Philippe n’ose répliquer.

— Finalement, tu appelais pourquoi ?

— Tu as mis des serviettes dans le lave-linge. Je voulais savoir si je pouvais faire tourner une machine en ajoutant mon pull bleu en cachemire. »

Les bras m’en tombent ! Je me contiens afin de lui répondre le plus calmement possible et retourne à mon ordinateur. J’inspire, j’expire et reprends tant bien que mal le cours de mes idées.

« La déception se lit sur les traits d’Ibrahim, il espérait tant… »

Des claquements sourds résonnent dans le couloir. On frappe. Zut, j’ai oublié d’accrocher le petit écriteau « Ne pas déranger ». La femme de chambre ! Je me cramponne pour l’accueillir poliment.

« Je vous laisse travailler. Je vais prendre ma douche pendant ce temps-là. »

Quand je reviens dans la chambre, je la découvre assise à mon bureau, lisant ma page en cours. Elle se tourne vers moi, les yeux brillants.

« C’est très beau. J’ai voulu moi aussi aller vivre en métropole. Et même en tant que Française, ça n’a pas été facile. Je suis rentrée ici. Vous me direz quand il sortira votre bouquin ? » Je suis émue. Ce bref échange me rassure.

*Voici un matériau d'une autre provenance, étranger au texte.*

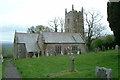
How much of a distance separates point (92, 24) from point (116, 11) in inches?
1081

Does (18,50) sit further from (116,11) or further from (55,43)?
(116,11)

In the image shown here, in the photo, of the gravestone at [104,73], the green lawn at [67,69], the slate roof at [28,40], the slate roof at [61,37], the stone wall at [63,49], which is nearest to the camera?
the gravestone at [104,73]

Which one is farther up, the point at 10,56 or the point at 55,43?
the point at 55,43

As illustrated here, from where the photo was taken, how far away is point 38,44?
122 ft

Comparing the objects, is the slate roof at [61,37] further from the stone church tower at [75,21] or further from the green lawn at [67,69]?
the green lawn at [67,69]

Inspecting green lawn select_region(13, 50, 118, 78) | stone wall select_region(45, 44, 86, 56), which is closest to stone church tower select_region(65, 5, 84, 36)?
stone wall select_region(45, 44, 86, 56)

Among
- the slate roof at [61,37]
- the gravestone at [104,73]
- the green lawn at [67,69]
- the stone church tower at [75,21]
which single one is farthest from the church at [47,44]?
the gravestone at [104,73]

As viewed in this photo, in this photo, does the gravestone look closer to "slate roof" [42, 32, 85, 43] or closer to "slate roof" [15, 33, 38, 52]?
"slate roof" [42, 32, 85, 43]

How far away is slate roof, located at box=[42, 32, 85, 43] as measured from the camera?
3620 cm

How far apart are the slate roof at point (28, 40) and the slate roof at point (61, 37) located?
10.3 feet

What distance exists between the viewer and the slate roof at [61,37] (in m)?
36.2

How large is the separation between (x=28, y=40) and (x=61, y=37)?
7.09 meters

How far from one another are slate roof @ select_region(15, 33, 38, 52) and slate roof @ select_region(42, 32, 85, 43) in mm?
3126

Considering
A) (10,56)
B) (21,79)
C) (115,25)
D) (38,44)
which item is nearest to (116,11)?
(115,25)
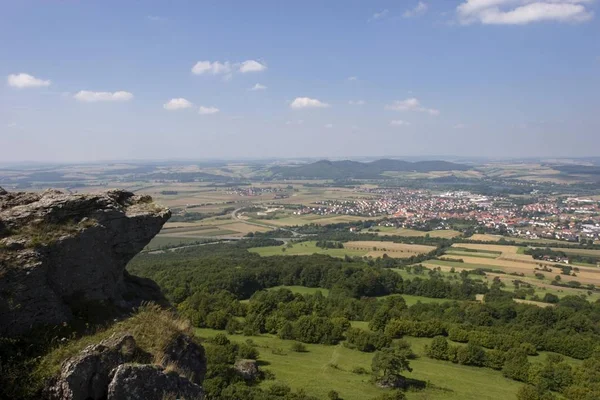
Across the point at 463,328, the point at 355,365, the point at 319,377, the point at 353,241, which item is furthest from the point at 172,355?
the point at 353,241

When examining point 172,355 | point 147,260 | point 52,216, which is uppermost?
point 52,216

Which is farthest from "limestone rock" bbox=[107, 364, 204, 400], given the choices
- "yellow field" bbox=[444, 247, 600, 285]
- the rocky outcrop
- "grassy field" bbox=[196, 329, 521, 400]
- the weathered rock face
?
"yellow field" bbox=[444, 247, 600, 285]

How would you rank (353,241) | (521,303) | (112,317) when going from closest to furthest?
(112,317)
(521,303)
(353,241)

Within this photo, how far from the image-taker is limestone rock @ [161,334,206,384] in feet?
35.5

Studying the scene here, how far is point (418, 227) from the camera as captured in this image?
428ft

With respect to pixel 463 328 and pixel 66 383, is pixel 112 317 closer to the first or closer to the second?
pixel 66 383

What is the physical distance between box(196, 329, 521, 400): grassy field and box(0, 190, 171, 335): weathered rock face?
20465 millimetres

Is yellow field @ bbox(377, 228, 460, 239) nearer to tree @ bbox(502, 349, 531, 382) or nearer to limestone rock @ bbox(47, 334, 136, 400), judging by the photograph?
tree @ bbox(502, 349, 531, 382)

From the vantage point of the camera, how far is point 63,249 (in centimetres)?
1174

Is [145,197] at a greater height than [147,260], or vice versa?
[145,197]

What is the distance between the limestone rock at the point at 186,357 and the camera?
35.5 feet

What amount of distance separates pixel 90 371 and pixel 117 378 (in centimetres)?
66

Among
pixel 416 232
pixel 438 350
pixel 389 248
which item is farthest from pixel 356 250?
pixel 438 350

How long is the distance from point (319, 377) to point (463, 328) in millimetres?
21608
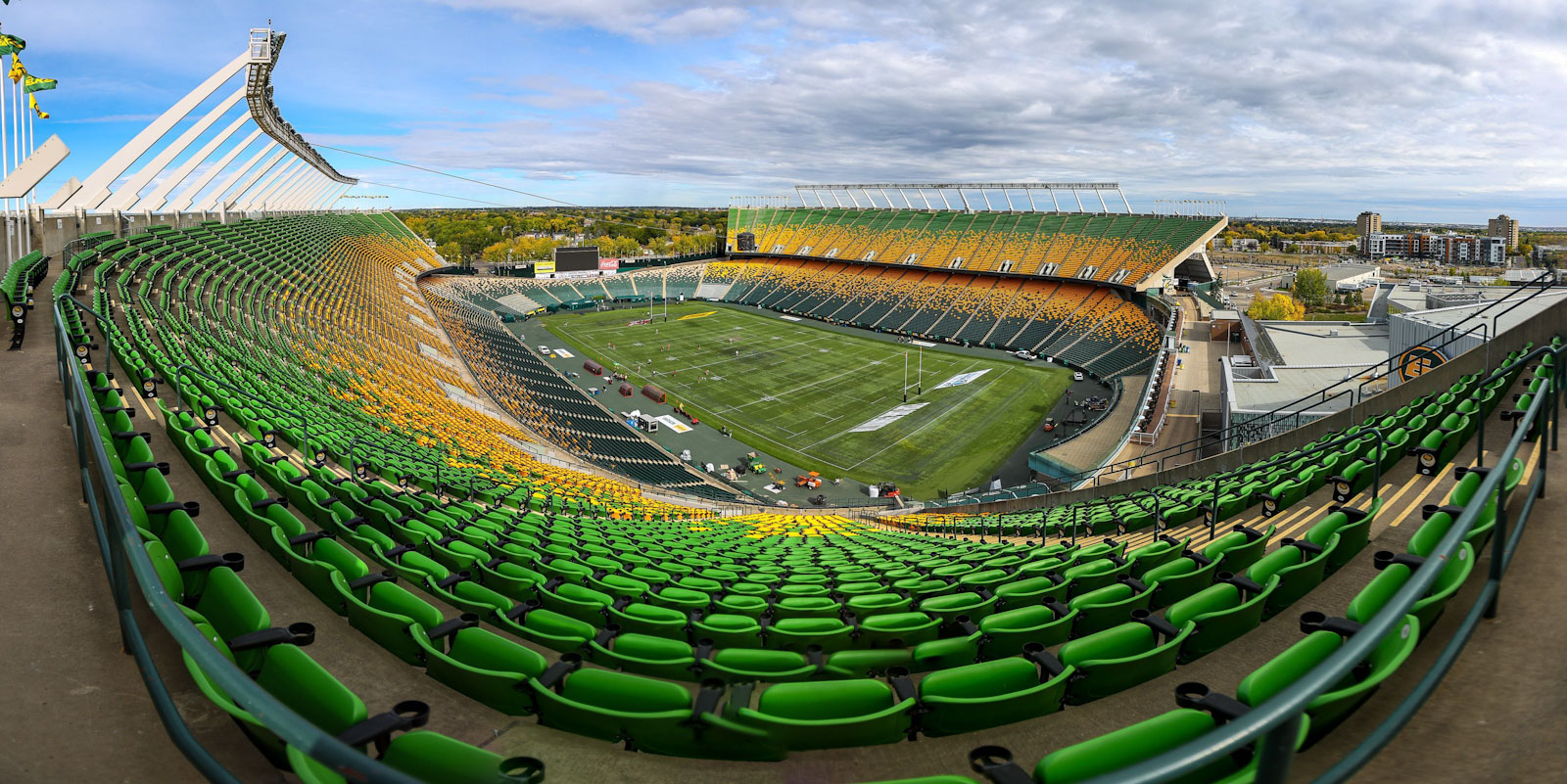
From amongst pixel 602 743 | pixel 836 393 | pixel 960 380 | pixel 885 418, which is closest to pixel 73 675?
pixel 602 743

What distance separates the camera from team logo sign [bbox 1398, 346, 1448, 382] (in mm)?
19661

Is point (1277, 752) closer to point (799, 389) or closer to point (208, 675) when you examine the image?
point (208, 675)

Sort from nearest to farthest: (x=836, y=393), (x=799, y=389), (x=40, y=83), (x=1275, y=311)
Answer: (x=40, y=83) < (x=836, y=393) < (x=799, y=389) < (x=1275, y=311)

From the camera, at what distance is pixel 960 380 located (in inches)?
2201

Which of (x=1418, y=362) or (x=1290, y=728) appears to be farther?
(x=1418, y=362)

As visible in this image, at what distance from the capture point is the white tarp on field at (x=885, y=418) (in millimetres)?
45688

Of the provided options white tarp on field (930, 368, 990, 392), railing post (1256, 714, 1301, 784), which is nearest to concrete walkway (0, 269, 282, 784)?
railing post (1256, 714, 1301, 784)

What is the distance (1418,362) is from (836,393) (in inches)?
1390

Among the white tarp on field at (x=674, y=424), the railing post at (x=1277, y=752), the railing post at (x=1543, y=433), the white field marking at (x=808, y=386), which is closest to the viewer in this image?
the railing post at (x=1277, y=752)

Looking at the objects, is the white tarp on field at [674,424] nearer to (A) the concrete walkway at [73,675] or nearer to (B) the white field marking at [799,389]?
(B) the white field marking at [799,389]

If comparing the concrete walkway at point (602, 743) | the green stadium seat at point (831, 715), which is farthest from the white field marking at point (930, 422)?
the green stadium seat at point (831, 715)

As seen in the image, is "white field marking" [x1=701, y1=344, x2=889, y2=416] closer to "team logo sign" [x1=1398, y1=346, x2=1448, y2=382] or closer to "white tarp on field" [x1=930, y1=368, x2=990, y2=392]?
"white tarp on field" [x1=930, y1=368, x2=990, y2=392]

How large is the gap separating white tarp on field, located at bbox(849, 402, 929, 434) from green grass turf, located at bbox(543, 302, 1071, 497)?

À nouveau seule, je fais le bilan de ma journée. Malgré tout, j’ai bien avancé. Je suis éreintée, mais heureuse. Il est 18 heures. J’éteins mon ordinateur, dévore le contenu de mon plateau-repas et m’allonge. Demain, décollage à 6 heures. Ibrahim s’infiltrant dans mes songes, le sommeil m’envahit.